La «dimension du martyre» de l'Ukraine est également rappelée par le Pape le 6 septembre 2023, lors de l'audience aux évêques du Synode de l'Église gréco-catholique ukrainienne. Proximité et participation sont les sentiments exprimés par François, ainsi que «la douleur pour le sentiment d'impuissance que l'on éprouve face à la guerre». Et surtout, parce que l'un des fruits les plus tristes de la guerre est de «priver les enfants de leur sourire». Les mêmes sentiments de préoccupation pour «une situation qui apparaît toujours plus désespérée» ont été exprimés par le Souverain pontife au début de l'année 2024, dans une lettre envoyée à l'archevêque majeur de Kiev-Halyč, Sviatoslav Chevtchouk, espérant que la guerre en Ukraine ne devienne pas «une guerre oubliée» et que la communauté internationale s'engage «dans la recherche de solutions pacifiques».
La même exhortation a résonné le 8 janvier dernier, lors d'une audience avec le corps diplomatique accrédité auprès du Saint-Siège: «Malheureusement, après presque deux ans de guerre à grande échelle, a déclaré François, la paix tant désirée n'a pas encore réussi à trouver une place dans les esprits et les cœurs, malgré les nombreuses victimes et les énormes destructions. Un conflit qui s'enracine de plus en plus, au détriment de millions de personnes, ne peut plus durer, mais il faut mettre fin à la tragédie actuelle par la négociation, dans le respect du droit international».
Initiatives de médiation
Outre les prières et les exhortations, François agit également à la première personne en faveur de la paix, dans un souci d’égale proximité avec les parties concernées: le 25 février 2022, il s'est rendu au siège de l'ambassade de la Fédération de Russie près le Saint-Siège pour exprimer sa préoccupation face à l'éclatement de la guerre. Quelques jours plus tard, le 16 mars, il s'entretient à travers internet avec le patriarche de Moscou et de toutes les Russies, Kirill, pour «arrêter le feu» de la guerre, motivé «par le désir d'indiquer, en tant que pasteurs de leur peuple, un chemin vers la paix». Au fil des mois, plusieurs conversations téléphoniques ont également eu lieu avec le président ukrainien Volodymyr Zelensky, reçu en audience par le Pape en mai 2023.
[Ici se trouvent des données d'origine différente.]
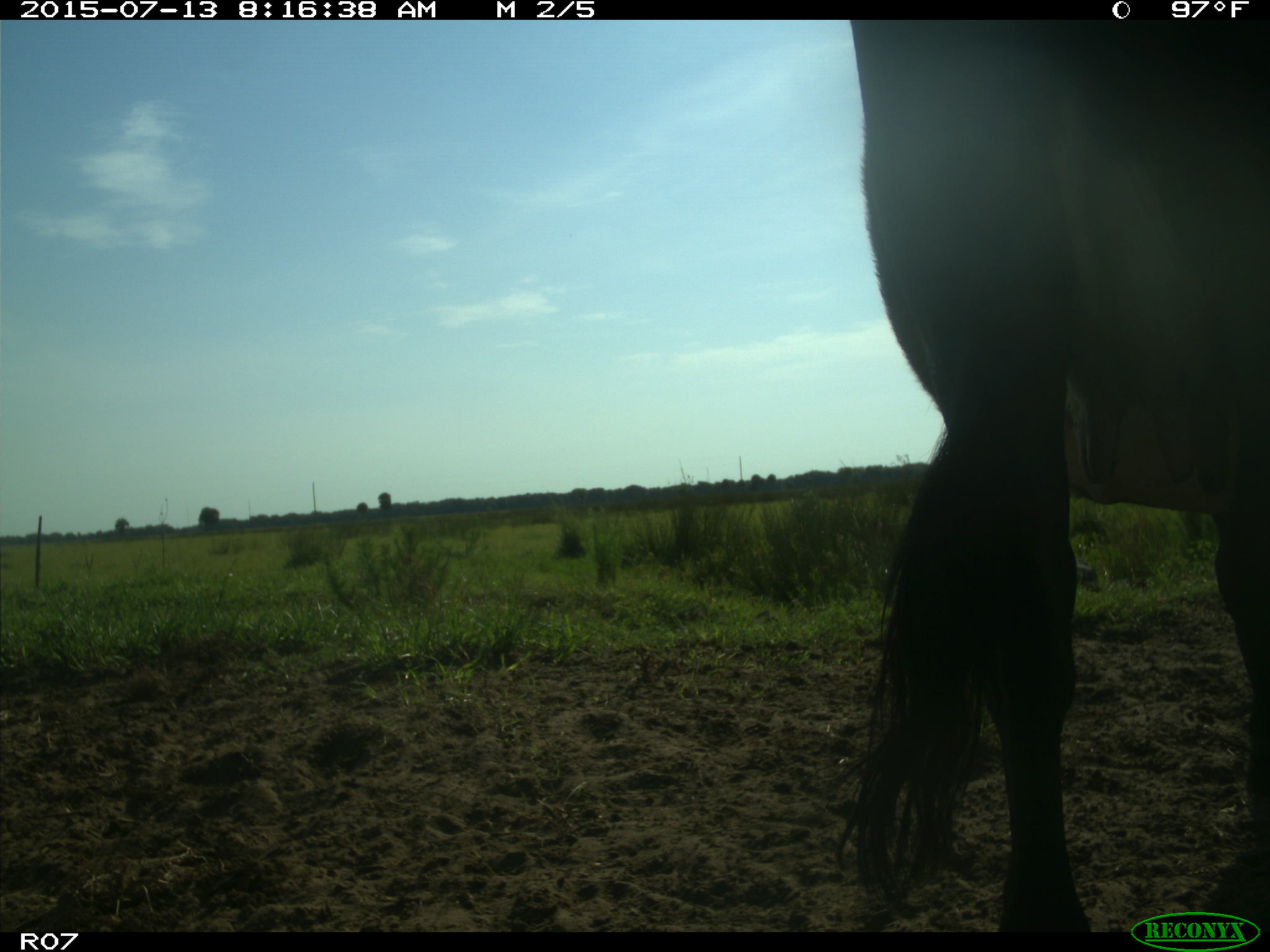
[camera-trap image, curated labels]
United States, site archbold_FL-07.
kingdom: Animalia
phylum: Chordata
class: Mammalia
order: Artiodactyla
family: Bovidae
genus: Bos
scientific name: Bos taurus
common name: domestic cow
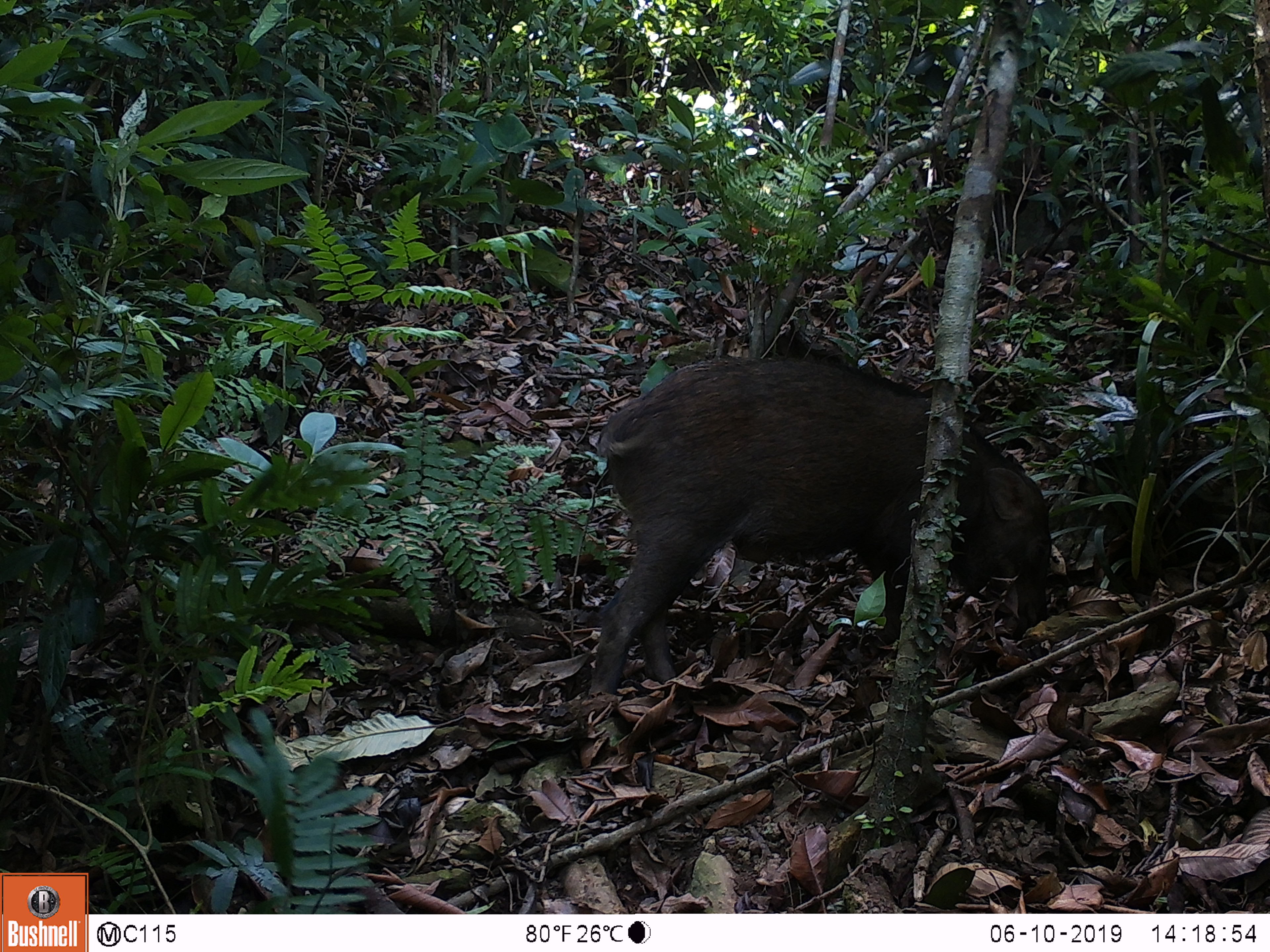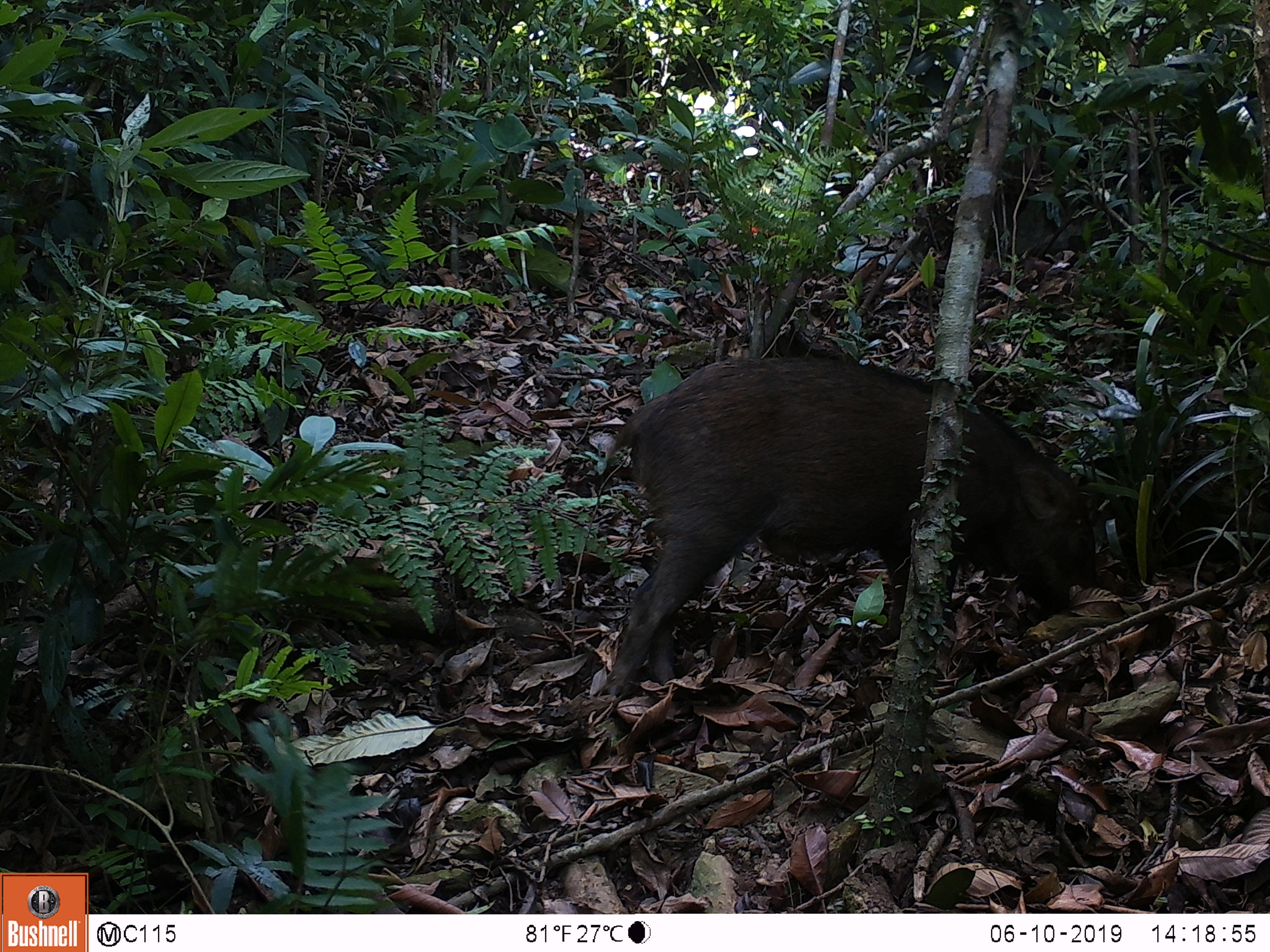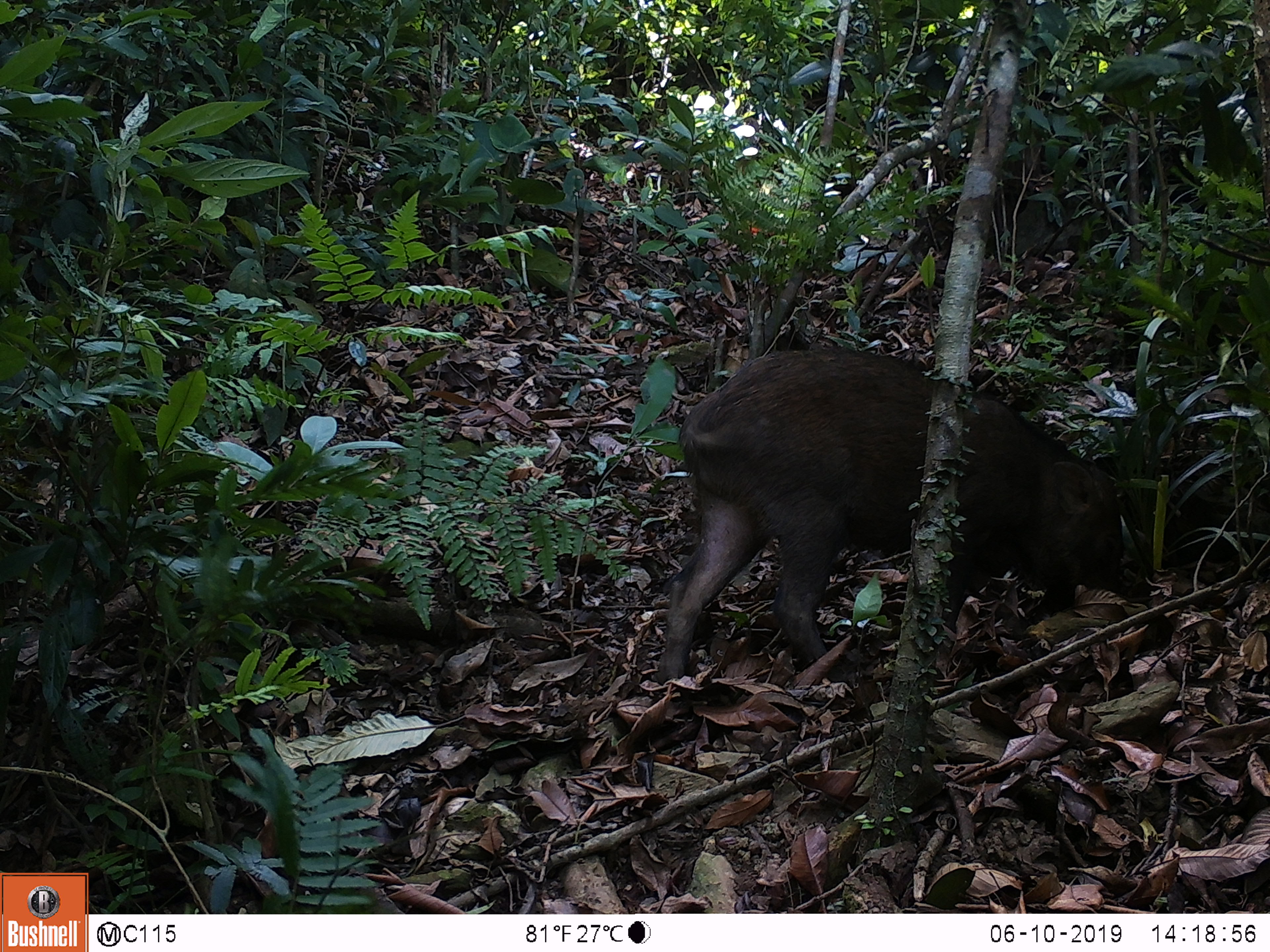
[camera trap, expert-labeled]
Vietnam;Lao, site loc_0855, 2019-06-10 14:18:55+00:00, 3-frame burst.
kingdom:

Le cardinal Matteo Zuppi, archevêque de Bologne et président de la Conférence épiscopale italienne, sera l'envoyé spécial du Pape auprès de la Russie, des États-Unis et de la Chine dans le cadre des efforts déployés par le Souverain pontife pour mettre fin au conflit. Trois missions qui se dérouleront en 2023 avec l'espoir, jamais démenti par François, que «des chemins de paix puissent être mis en mouvement».
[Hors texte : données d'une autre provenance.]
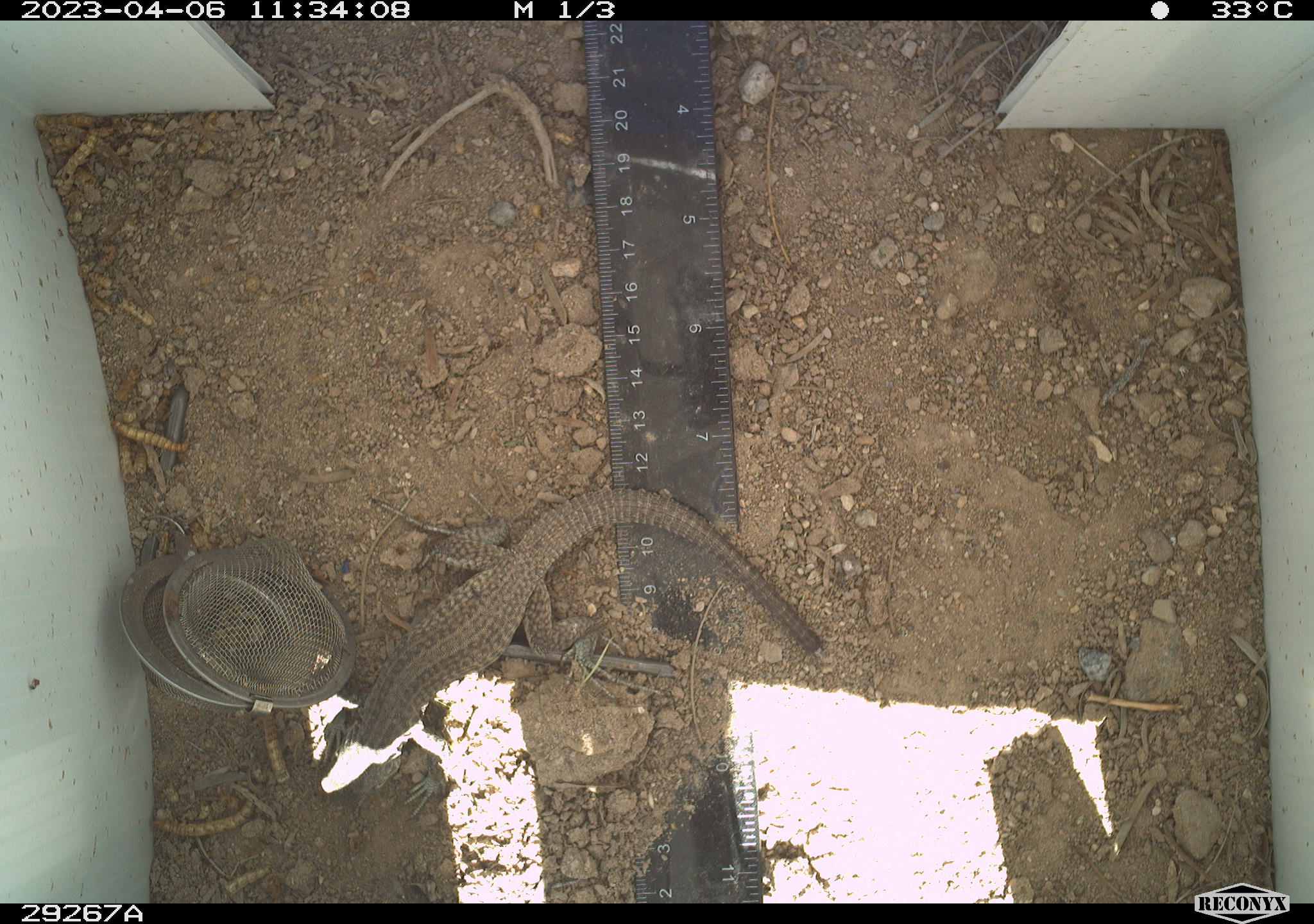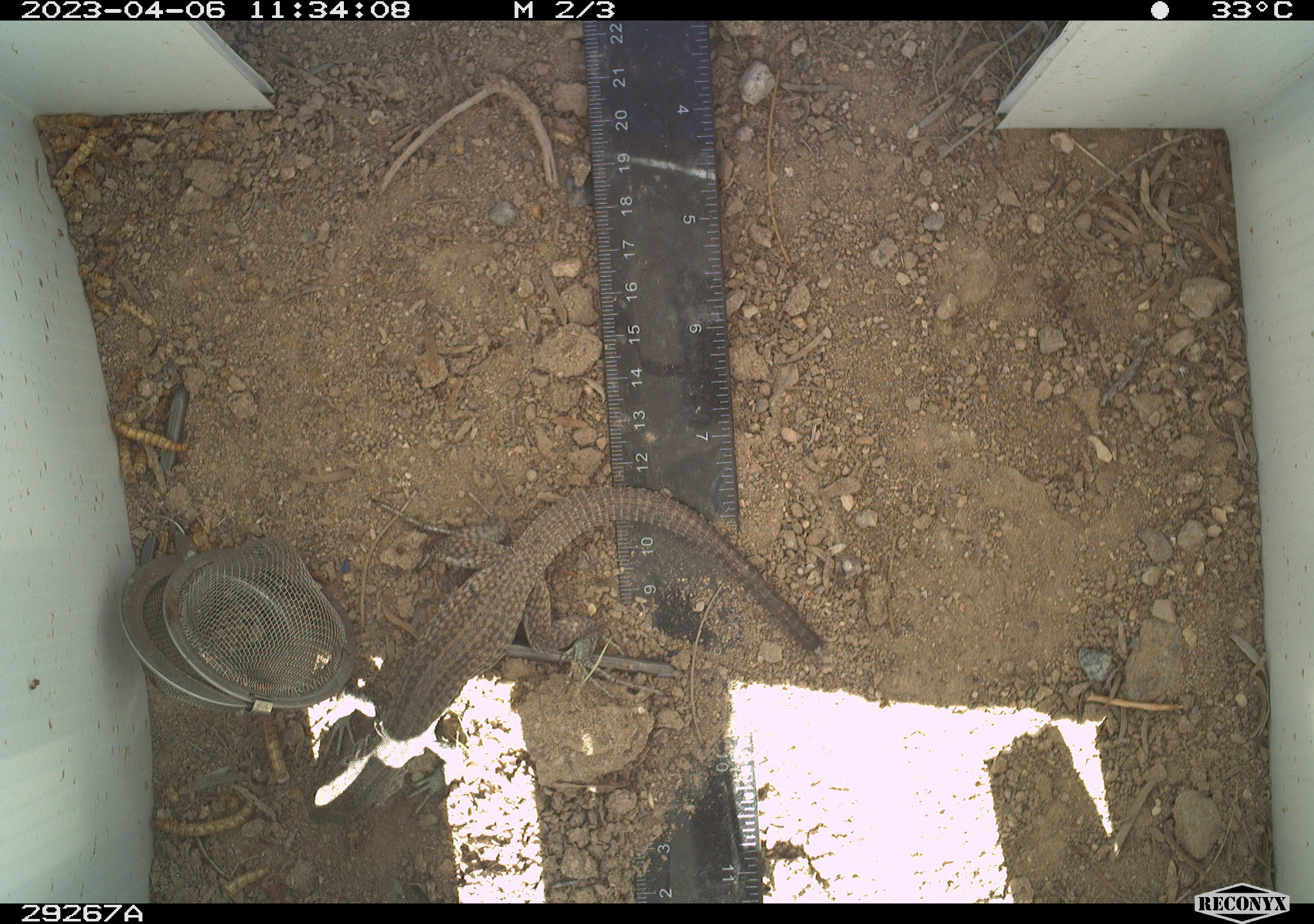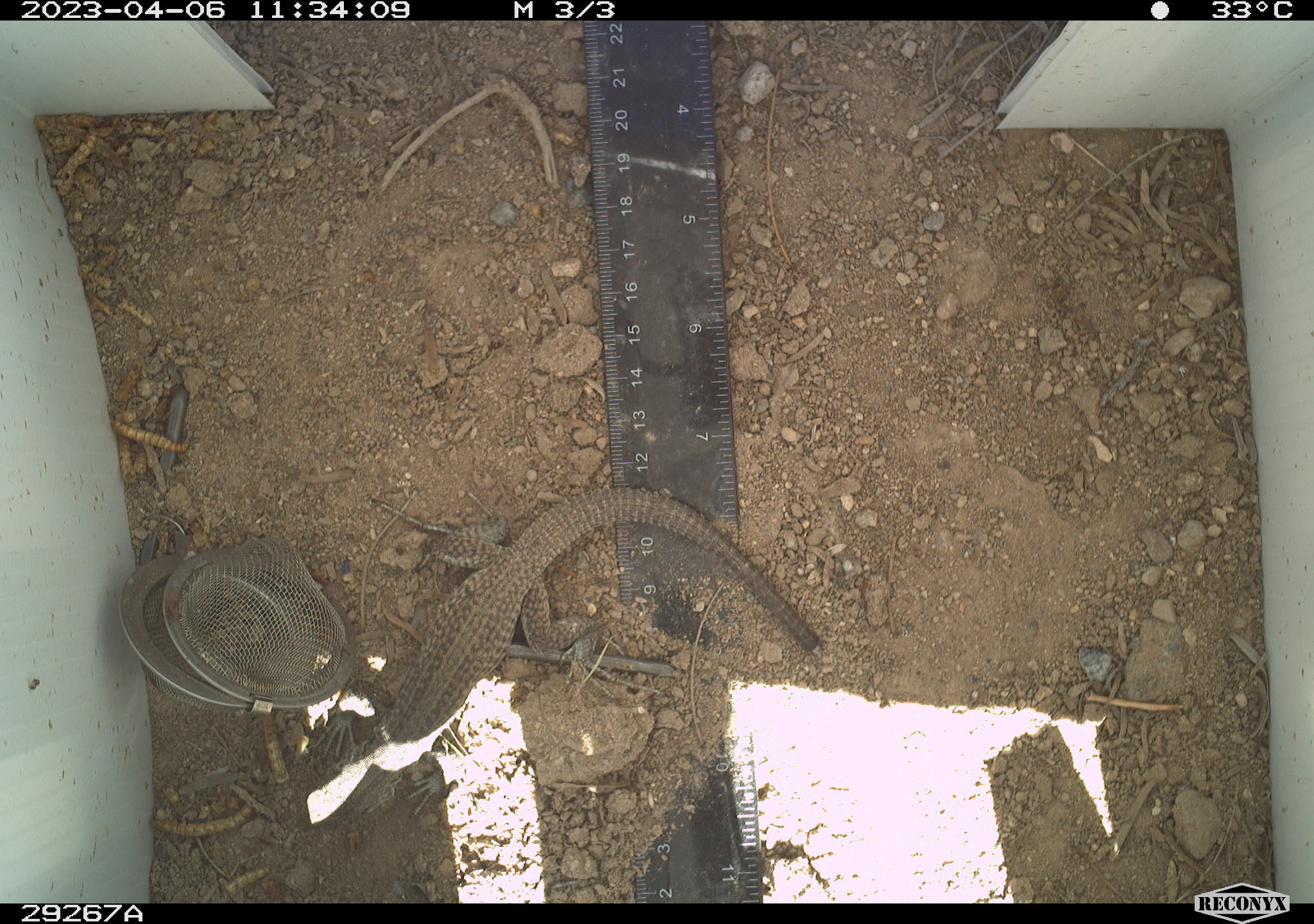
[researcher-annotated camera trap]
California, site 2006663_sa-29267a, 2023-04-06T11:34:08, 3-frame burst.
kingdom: Animalia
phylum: Chordata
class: Reptilia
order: Squamata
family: Teiidae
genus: Aspidoscelis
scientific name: Aspidoscelis tigris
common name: western whiptail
Western whiptail (Aspidoscelis tigris).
Deux autres cardinaux –l’aumônier apostolique, Konrad Krajewski, et le préfet du dicastère pour le Service du développement humain intégral, Michael Czerny- sont envoyés par l’évêque de Rome en Ukraine en qualité de représentants personnel pour apporter solidarité et proximité aux réfugiés et aux victimes de la guerre. L'archevêque Paul Richard Gallagher, secrétaire pour les Relations avec les États et les organisations internationales, fait de même en se rendant à Vorzel, Irpin et Bucha en mai 2023, où il prie devant la fosse commune près de l'église orthodoxe Saint-André. Un geste pour rappeler, à la suite du Pape, «l'atrocité et la férocité de la guerre».